■ STATED EXERCISE ■
Quote every one of the entries below word for word, leaving out the pictures.

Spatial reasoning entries

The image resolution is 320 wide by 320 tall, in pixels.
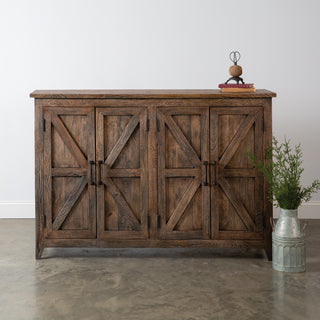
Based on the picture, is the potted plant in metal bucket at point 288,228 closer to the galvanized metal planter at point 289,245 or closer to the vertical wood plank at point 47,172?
the galvanized metal planter at point 289,245

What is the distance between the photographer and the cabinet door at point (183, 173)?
4.21 meters

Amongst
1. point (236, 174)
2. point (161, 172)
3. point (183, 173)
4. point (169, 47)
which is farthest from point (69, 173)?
point (169, 47)

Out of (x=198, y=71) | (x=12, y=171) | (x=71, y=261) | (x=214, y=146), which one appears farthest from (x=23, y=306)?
(x=198, y=71)

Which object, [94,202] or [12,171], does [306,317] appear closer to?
[94,202]

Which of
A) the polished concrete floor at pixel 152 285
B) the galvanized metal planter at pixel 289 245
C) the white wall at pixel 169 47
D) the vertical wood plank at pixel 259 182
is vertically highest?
the white wall at pixel 169 47

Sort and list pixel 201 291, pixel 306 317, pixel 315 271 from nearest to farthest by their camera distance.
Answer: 1. pixel 306 317
2. pixel 201 291
3. pixel 315 271

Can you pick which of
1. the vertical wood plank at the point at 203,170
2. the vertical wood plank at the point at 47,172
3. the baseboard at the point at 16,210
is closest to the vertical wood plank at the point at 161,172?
the vertical wood plank at the point at 203,170

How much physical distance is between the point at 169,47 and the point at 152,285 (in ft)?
8.79

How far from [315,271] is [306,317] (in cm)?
85

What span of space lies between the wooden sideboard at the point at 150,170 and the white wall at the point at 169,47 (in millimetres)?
1365

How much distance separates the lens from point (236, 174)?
4227 mm

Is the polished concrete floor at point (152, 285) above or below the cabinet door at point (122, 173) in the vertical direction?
below

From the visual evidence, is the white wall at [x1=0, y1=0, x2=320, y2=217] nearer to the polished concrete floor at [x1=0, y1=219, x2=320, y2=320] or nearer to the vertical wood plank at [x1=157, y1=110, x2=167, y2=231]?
the vertical wood plank at [x1=157, y1=110, x2=167, y2=231]

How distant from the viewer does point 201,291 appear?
3596mm
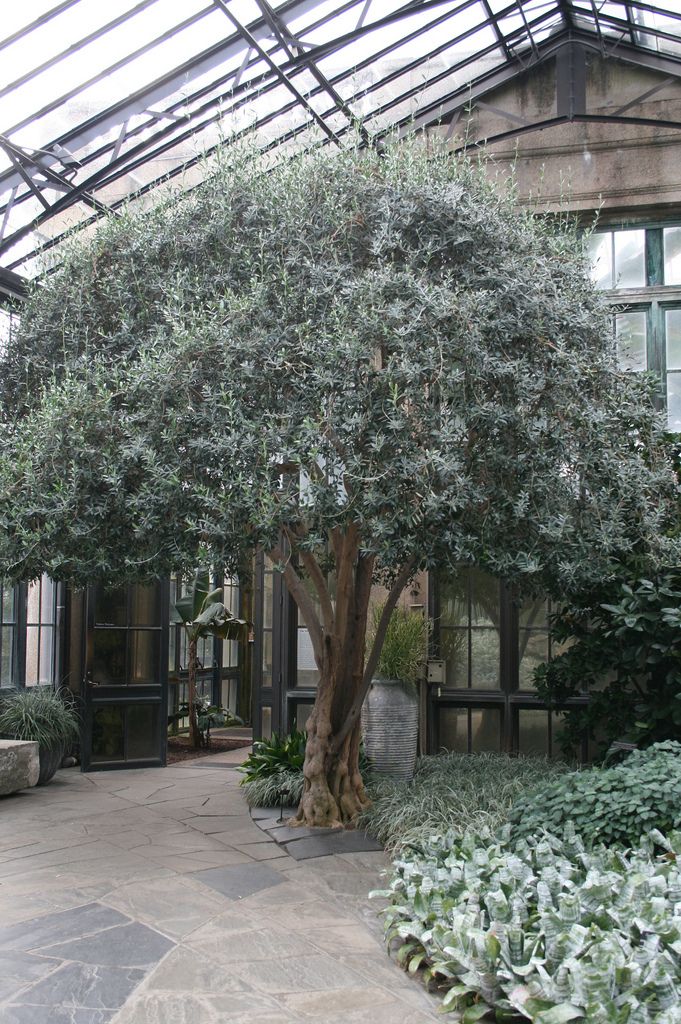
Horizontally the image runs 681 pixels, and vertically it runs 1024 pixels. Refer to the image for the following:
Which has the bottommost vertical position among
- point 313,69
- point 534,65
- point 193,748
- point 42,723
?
point 193,748

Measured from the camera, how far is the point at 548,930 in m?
3.51

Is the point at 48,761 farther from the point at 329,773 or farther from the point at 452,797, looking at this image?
the point at 452,797

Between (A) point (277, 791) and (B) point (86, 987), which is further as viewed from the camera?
(A) point (277, 791)

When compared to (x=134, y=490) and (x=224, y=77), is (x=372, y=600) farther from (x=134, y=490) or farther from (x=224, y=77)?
(x=224, y=77)

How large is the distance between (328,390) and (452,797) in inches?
116

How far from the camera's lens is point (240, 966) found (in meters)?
3.94

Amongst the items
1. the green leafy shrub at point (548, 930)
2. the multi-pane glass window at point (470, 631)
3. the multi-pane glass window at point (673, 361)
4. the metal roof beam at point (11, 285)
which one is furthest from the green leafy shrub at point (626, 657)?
the metal roof beam at point (11, 285)

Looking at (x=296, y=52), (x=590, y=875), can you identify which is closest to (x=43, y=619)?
(x=296, y=52)

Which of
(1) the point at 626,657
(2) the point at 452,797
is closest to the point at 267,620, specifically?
(2) the point at 452,797

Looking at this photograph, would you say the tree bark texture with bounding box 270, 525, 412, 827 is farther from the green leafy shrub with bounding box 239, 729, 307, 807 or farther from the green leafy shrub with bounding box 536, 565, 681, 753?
the green leafy shrub with bounding box 536, 565, 681, 753

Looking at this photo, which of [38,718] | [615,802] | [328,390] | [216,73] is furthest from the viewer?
[38,718]

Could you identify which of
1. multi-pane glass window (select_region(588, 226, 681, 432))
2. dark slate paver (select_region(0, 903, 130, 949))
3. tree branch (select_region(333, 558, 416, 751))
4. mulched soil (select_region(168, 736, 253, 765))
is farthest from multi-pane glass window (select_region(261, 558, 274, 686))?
dark slate paver (select_region(0, 903, 130, 949))

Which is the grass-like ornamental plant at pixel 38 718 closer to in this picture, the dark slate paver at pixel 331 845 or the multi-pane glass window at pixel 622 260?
the dark slate paver at pixel 331 845

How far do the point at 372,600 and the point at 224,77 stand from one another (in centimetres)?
459
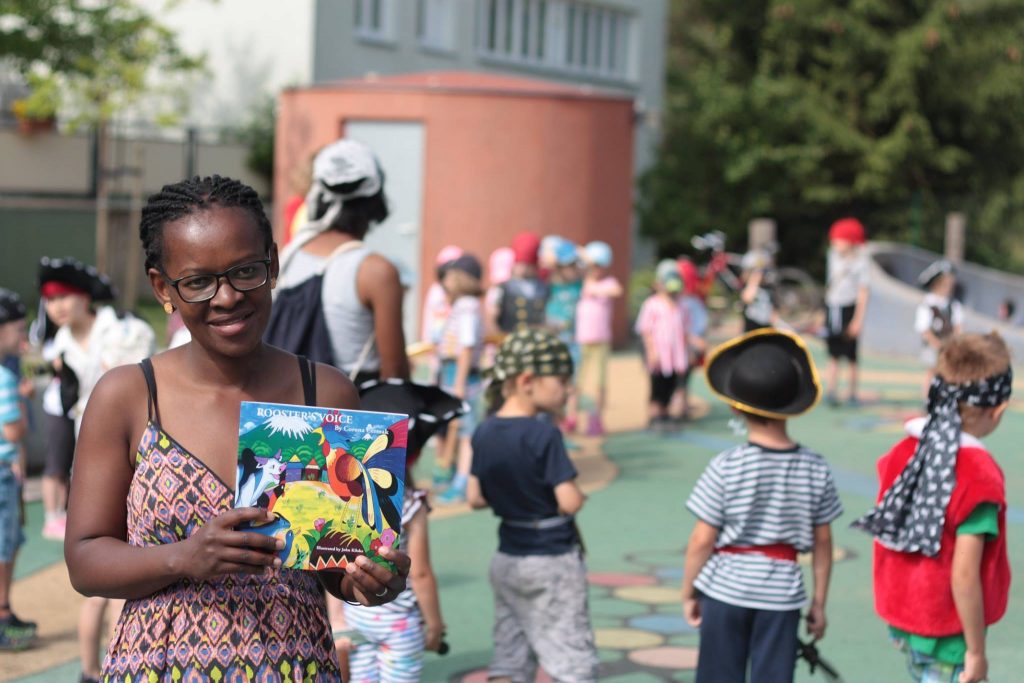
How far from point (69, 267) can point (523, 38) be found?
2527cm

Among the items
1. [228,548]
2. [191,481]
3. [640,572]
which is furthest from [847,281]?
[228,548]

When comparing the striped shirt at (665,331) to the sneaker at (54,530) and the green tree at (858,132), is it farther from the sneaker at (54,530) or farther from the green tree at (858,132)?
the green tree at (858,132)

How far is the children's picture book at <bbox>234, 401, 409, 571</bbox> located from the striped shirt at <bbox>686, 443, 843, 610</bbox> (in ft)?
7.41

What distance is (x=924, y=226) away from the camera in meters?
31.9

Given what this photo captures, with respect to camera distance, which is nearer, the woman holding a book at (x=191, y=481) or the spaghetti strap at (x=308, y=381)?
the woman holding a book at (x=191, y=481)

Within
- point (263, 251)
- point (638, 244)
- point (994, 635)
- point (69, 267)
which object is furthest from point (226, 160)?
point (263, 251)

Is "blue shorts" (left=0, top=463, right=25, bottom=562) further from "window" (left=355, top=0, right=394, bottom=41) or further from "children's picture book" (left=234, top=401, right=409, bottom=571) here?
"window" (left=355, top=0, right=394, bottom=41)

■ FULL ANSWER ■
The image resolution is 320 wide by 320 tall, in pixels.
Based on the picture, is the potted plant in metal bucket at point 288,228 closer to the galvanized metal planter at point 289,245 or closer to the vertical wood plank at point 47,172?
the galvanized metal planter at point 289,245

What is the distance between the photographer and the cabinet door at point (183, 173)?
4.21 meters

Amongst
1. point (236, 174)
2. point (161, 172)
3. point (183, 173)
4. point (169, 47)
which is farthest from point (69, 173)?
point (169, 47)

Out of (x=198, y=71) | (x=12, y=171) | (x=71, y=261) | (x=214, y=146), which one appears farthest from (x=23, y=306)?
(x=198, y=71)

Which object, [94,202] or [12,171], does [306,317] appear closer to?
[94,202]

Which of
A) the polished concrete floor at pixel 152 285
B) the galvanized metal planter at pixel 289 245
C) the white wall at pixel 169 47
D) the vertical wood plank at pixel 259 182
is vertically highest?
the white wall at pixel 169 47

Sort and list pixel 201 291, pixel 306 317, pixel 315 271 from nearest to farthest by their camera distance.
Answer: 1. pixel 306 317
2. pixel 201 291
3. pixel 315 271

Can you pick which of
1. the vertical wood plank at the point at 203,170
2. the vertical wood plank at the point at 47,172
3. the baseboard at the point at 16,210
is closest to the vertical wood plank at the point at 161,172?
the vertical wood plank at the point at 203,170

How much physical distance is between the point at 169,47 and the point at 152,285 (in ft)?
8.79

How far from [315,271] is [306,317] (in cm)?
85

What span of space lies between the wooden sideboard at the point at 150,170 and the white wall at the point at 169,47 (in millimetres)?
1365

How much distance separates the lens from point (236, 174)?
4227 mm

Is the polished concrete floor at point (152, 285) above or below the cabinet door at point (122, 173) in the vertical direction?
below

From the visual evidence, is the white wall at [x1=0, y1=0, x2=320, y2=217] nearer to the polished concrete floor at [x1=0, y1=219, x2=320, y2=320] or nearer to the vertical wood plank at [x1=157, y1=110, x2=167, y2=231]?
the vertical wood plank at [x1=157, y1=110, x2=167, y2=231]

How distant from the viewer does point 201,291 appear?
3596mm
Horizontally the image runs 681 pixels, and vertically it runs 1024 pixels. Refer to the image for the following:
Which has the bottommost vertical position among
- point 313,69
- point 534,65
- point 193,748
- point 42,723
?
point 193,748

Measured from the camera, how far is the point at 548,930 in m?
3.51

Is the point at 48,761 farther from the point at 329,773 or farther from the point at 452,797, looking at this image?
the point at 452,797

Between (A) point (277, 791) and (B) point (86, 987), which is further as viewed from the camera?
(A) point (277, 791)

When compared to (x=134, y=490) and (x=224, y=77), is (x=372, y=600) farther from (x=134, y=490) or farther from (x=224, y=77)?
(x=224, y=77)

How large is the distance between (328,390) and (452,797) in inches?
116

How far from the camera's lens is point (240, 966) found (in meters)?
3.94

Amongst the items
1. the green leafy shrub at point (548, 930)
2. the multi-pane glass window at point (470, 631)
3. the multi-pane glass window at point (673, 361)
4. the metal roof beam at point (11, 285)
which one is furthest from the green leafy shrub at point (626, 657)?
the metal roof beam at point (11, 285)

Looking at (x=296, y=52), (x=590, y=875), can you identify which is closest to (x=43, y=619)?
(x=296, y=52)

Which of
(1) the point at 626,657
(2) the point at 452,797
is closest to the point at 267,620, specifically?
(2) the point at 452,797

Looking at this photograph, would you say the tree bark texture with bounding box 270, 525, 412, 827 is farther from the green leafy shrub with bounding box 239, 729, 307, 807 or farther from the green leafy shrub with bounding box 536, 565, 681, 753?
the green leafy shrub with bounding box 536, 565, 681, 753

Looking at this photo, which of [38,718] | [615,802] | [328,390] | [216,73] is furthest from the viewer?
[38,718]

Could you identify which of
1. multi-pane glass window (select_region(588, 226, 681, 432))
2. dark slate paver (select_region(0, 903, 130, 949))
3. tree branch (select_region(333, 558, 416, 751))
4. mulched soil (select_region(168, 736, 253, 765))
is farthest from multi-pane glass window (select_region(261, 558, 274, 686))?
dark slate paver (select_region(0, 903, 130, 949))

Which is the grass-like ornamental plant at pixel 38 718 closer to in this picture, the dark slate paver at pixel 331 845 or the multi-pane glass window at pixel 622 260?
the dark slate paver at pixel 331 845

How far do the point at 372,600 and the point at 224,77 stand from one another (in centimetres)?
459
How far from point (69, 267) can point (523, 38) be found?
2527cm

Among the items
1. [228,548]
2. [191,481]
3. [640,572]
which is furthest from [847,281]?
[228,548]

When comparing the striped shirt at (665,331) to the sneaker at (54,530) and the green tree at (858,132), is it farther from the sneaker at (54,530) or farther from the green tree at (858,132)?
the green tree at (858,132)

How far is the children's picture book at <bbox>234, 401, 409, 571</bbox> located from the striped shirt at <bbox>686, 443, 843, 610</bbox> (in ft)?
7.41

What distance is (x=924, y=226) away from the camera in meters?
31.9

Given what this photo captures, with respect to camera distance, which is nearer, the woman holding a book at (x=191, y=481) or the spaghetti strap at (x=308, y=381)?
the woman holding a book at (x=191, y=481)

Within
- point (263, 251)
- point (638, 244)
- point (994, 635)
- point (69, 267)
which object is furthest from point (226, 160)?
point (263, 251)

Is "blue shorts" (left=0, top=463, right=25, bottom=562) further from "window" (left=355, top=0, right=394, bottom=41) or further from "children's picture book" (left=234, top=401, right=409, bottom=571) here?
"window" (left=355, top=0, right=394, bottom=41)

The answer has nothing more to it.